__Exercise description__:
Pictures do not belong in your copy. Repeat all the other data exactly.

__Information provided__:
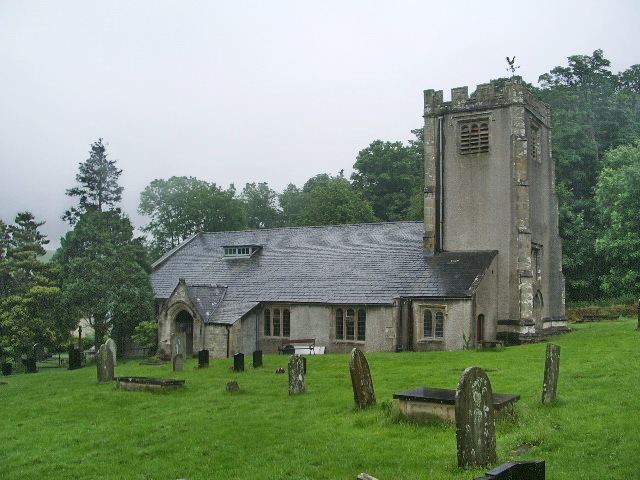 St Cuthbert's Church, Over Kellet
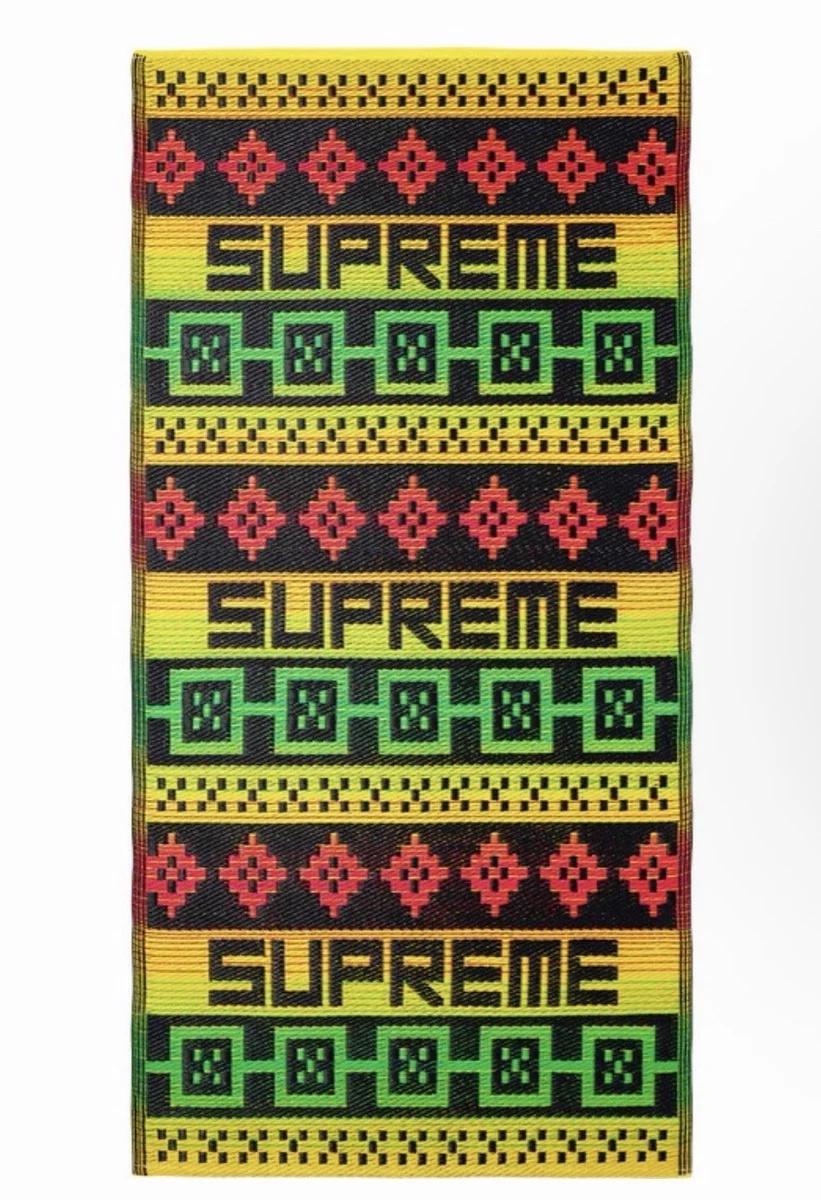 Supreme Rug for sale | eBay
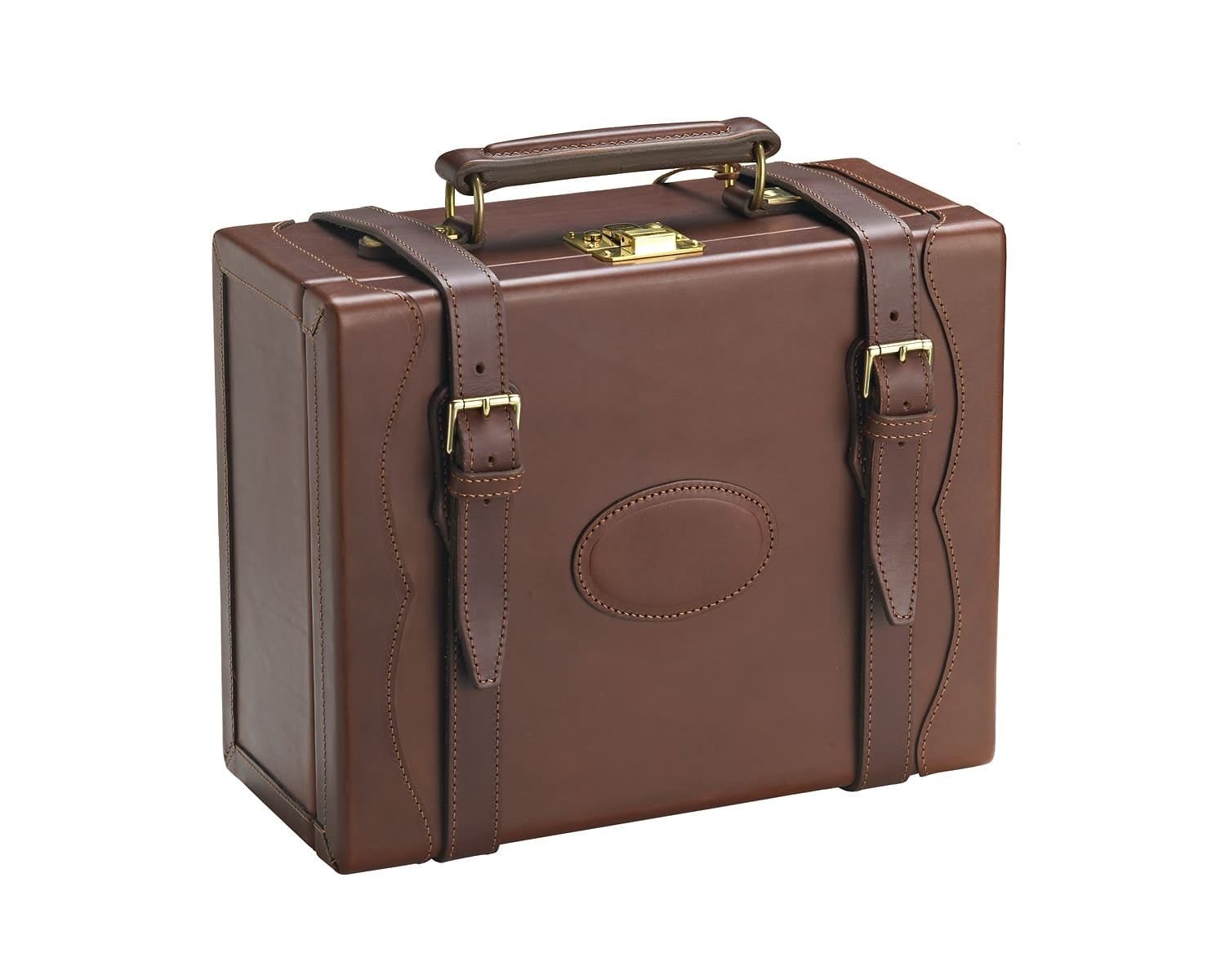 Mallette 200 cartouches en toile ou cuir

__Result of the task__:
 St Cuthbert's Church, Over Kellet
 Supreme Rug for sale | eBay
 Mallette 200 cartouches en toile ou cuir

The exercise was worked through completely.